By Faith Jemosop
In the early morning light of Mpumalanga, mothers cradle sick children while standing in clinic queues that grow longer by the week. In the shadows of coal-fired power plants and smouldering refineries, the air hangs heavy invisible but deadly. South Africa’s air pollution crisis has long been known. But now, we know the victims by number: at least 1,300 children die every year due to air pollution. And the world barely blinks.
PM2.5 and Child Mortality
Fine particulate matter, known as PM2.5, is less than 2.5 micrometres wide , small enough to enter the bloodstream and lodge deep in the lungs. These particles are emitted by burning coal, vehicle exhaust, industrial processes, and even household cooking fires. According to the World Health Organization (WHO), PM2.5 exposure is directly linked to pneumonia, asthma, low birth weight, and developmental delays in children.
In South Africa, where coal still provides over 80% of electricity, PM2.5 levels routinely exceed safe thresholds. A 2025 Greenpeace report revealed that towns in Mpumalanga and Gauteng rank among the world’s most polluted when it comes to PM2.5 concentrations.
Children are especially vulnerable. Their lungs are still developing. They breathe faster than adults. And they often play outdoors in the very environments that are poisoning them. The “impact of air pollution on South African children” is not just tragic, it’s systemic.
The Hidden Burden of Disease
It’s not only the children who die that we should be counting.
The Years Lived with Disability (YLDs), a global health metric that measures the years of healthy life lost due to illness, reveals a much larger tragedy. According to the Institute for Health Metrics and Evaluation (IHME), air pollution accounts for over 40,000 YLDs annually among South African children under 14. That’s tens of thousands of childhoods burdened by chronic asthma, cognitive delays, missed school days, and reduced lifelong potential.
But while data mounts, accountability does not.
Where’s the Outrage? Where’s the Accountability?
Imagine a contaminated food supply killing 1,300 children a year. Heads would roll. There would be arrests, reforms, class-action lawsuits.
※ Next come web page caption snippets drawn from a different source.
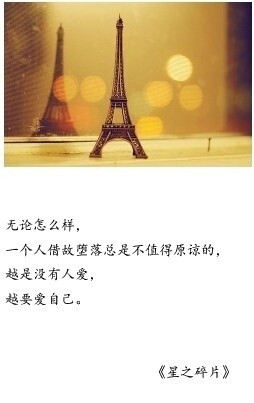 浮生若梦, 冷暖自知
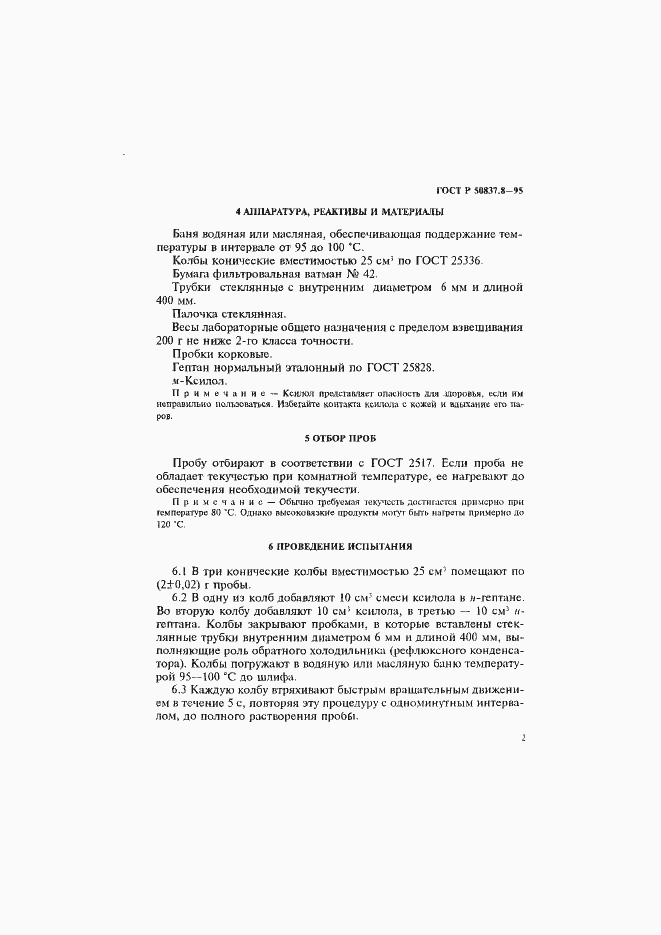 Страница 5 ГОСТ Р 50837.8-95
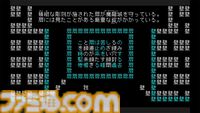 『文字遊戯』がニンテンドーeショップで配信開始。主人公は“我（ワタシ）”。文字だけで構成された世界を救う“真なる文字冒険遊戯（シン・テキストアドベンチャー）”【インディーワールド】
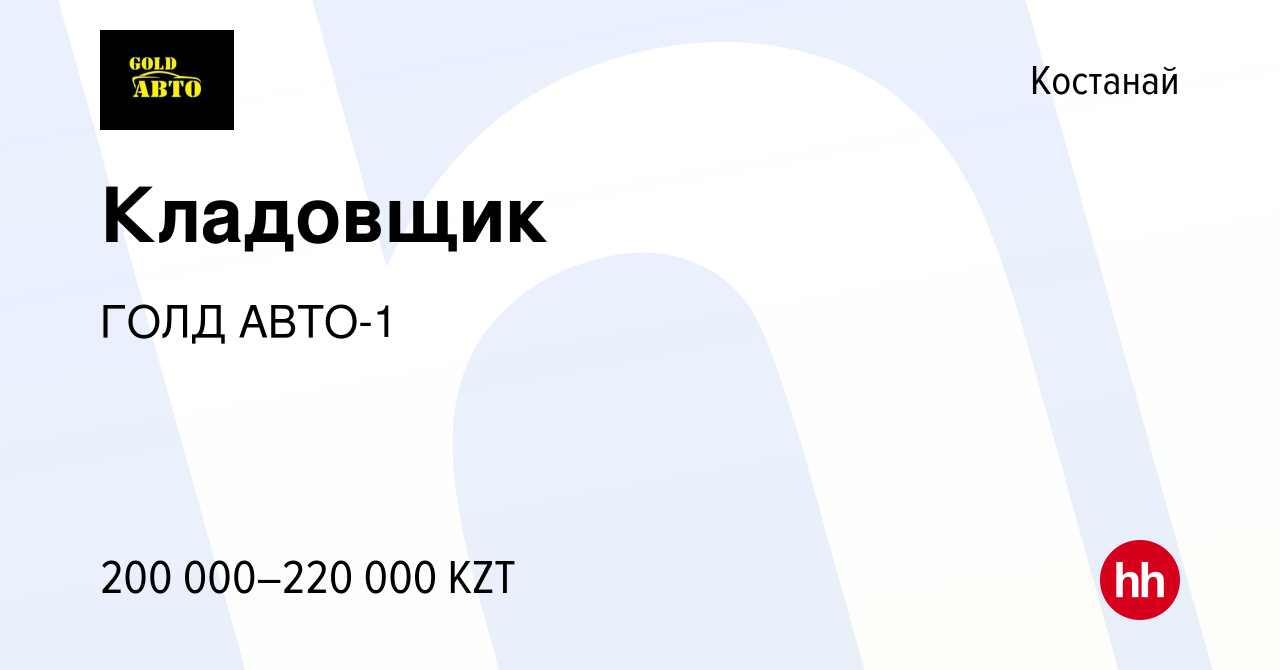 Вакансия Кладовщик в Костанае, работа в компании ГОЛД АВТО-1 (вакансия в  архиве c 20 сентября 2023)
But when it comes to dirty air, responsibility is diffuse, laws are weak, and enforcement is nearly non-existent.
No South African corporation or government official has ever been jailed for violating air quality standards, despite repeated court rulings and health warnings. In 2022, the High Court ruled that the government had violated constitutional rights by failing to improve air quality in the so-called “Deadly Air” case. Yet emissions continue, with impunity.
“It’s environmental violence,” says Thandeka Mlambo, a public health advocate in Emalahleni. “These children are being sacrificed for energy profits.”
The Story of Sipho
Sipho was born in 2020 in eMbalenhle, a town nestled among the smokestacks of Secunda. At just eight months, he was diagnosed with severe asthma. His mother, Lerato, walks 3 kilometers to the nearest clinic twice a week to get his inhalers. Sometimes, there are none in stock.
“He wheezes all night,” she says. “I worry that one day he won’t wake up.”
Doctors confirm that Sipho’s condition is likely due to early exposure to high levels of airborne toxins. Like thousands of children in the region, his lungs were damaged before he could even speak.
What Can Be Done?
South Africa’s Air Quality Act (2004) sets standards, but implementation is weak and monitoring is often manipulated or incomplete. Eskom and Sasol, the country’s biggest polluters have repeatedly applied for and received postponements or exemptions from emission standards.
Yet solutions exist:
- Investing in clean energy would reduce emissions at the source.
- Strengthening local air monitoring and data transparency would empower communities.
- Funding public health responses could mitigate the worst effects.
- And yes holding polluters criminally accountable could send the signal that children’s lives are not negotiable.
A Public Health Emergency, Not Just an Environmental One
The “Greenpeace report South Africa air quality 2025” is a stark reminder that air pollution is not an abstract environmental concern. It is a public health emergency. When 1,300 children die annually from something entirely preventable, the silence becomes complicity.
South Africa’s Constitution guarantees everyone the right to an environment not harmful to health or well-being. But for Sipho and thousands like him, that promise feels hollow.
It’s time we stopped talking about “air pollution” in sterile terms. These are poisoned breaths. Stolen futures. And unless we act, the numbers will keep rising.